Records drawn from a dataset
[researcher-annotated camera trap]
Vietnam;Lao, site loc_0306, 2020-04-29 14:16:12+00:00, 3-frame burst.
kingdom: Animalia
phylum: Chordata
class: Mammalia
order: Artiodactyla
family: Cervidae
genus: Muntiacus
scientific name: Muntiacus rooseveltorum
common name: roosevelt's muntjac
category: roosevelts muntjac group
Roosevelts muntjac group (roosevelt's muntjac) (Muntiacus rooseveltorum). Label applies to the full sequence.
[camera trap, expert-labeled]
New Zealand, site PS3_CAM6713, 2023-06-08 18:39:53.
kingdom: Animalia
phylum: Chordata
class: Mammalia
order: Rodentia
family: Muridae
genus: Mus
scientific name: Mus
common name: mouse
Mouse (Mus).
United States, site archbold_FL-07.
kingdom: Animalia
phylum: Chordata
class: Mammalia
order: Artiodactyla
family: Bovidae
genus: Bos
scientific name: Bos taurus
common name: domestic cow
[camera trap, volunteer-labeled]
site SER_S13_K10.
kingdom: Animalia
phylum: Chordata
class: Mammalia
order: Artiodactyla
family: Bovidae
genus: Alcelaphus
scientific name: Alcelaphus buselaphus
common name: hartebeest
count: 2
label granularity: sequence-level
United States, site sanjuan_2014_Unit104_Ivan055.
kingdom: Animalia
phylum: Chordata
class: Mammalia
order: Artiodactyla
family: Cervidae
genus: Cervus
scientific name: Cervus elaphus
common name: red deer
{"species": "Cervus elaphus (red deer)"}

**Work to complete:** For this exercise, write out all of the data exactly.

**Task response:**
[researcher-annotated camera trap]
Vietnam;Lao, site loc_0306, 2020-04-29 14:16:12+00:00, 3-frame burst.
kingdom: Animalia
phylum: Chordata
class: Mammalia
order: Artiodactyla
family: Cervidae
genus: Muntiacus
scientific name: Muntiacus rooseveltorum
common name: roosevelt's muntjac
category: roosevelts muntjac group
Roosevelts muntjac group (roosevelt's muntjac) (Muntiacus rooseveltorum). Label applies to the full sequence.
[camera trap, expert-labeled]
New Zealand, site PS3_CAM6713, 2023-06-08 18:39:53.
kingdom: Animalia
phylum: Chordata
class: Mammalia
order: Rodentia
family: Muridae
genus: Mus
scientific name: Mus
common name: mouse
Mouse (Mus).
United States, site archbold_FL-07.
kingdom: Animalia
phylum: Chordata
class: Mammalia
order: Artiodactyla
family: Bovidae
genus: Bos
scientific name: Bos taurus
common name: domestic cow
[camera trap, volunteer-labeled]
site SER_S13_K10.
kingdom: Animalia
phylum: Chordata
class: Mammalia
order: Artiodactyla
family: Bovidae
genus: Alcelaphus
scientific name: Alcelaphus buselaphus
common name: hartebeest
count: 2
label granularity: sequence-level
United States, site sanjuan_2014_Unit104_Ivan055.
kingdom: Animalia
phylum: Chordata
class: Mammalia
order: Artiodactyla
family: Cervidae
genus: Cervus
scientific name: Cervus elaphus
common name: red deer
{"species": "Cervus elaphus (red deer)"}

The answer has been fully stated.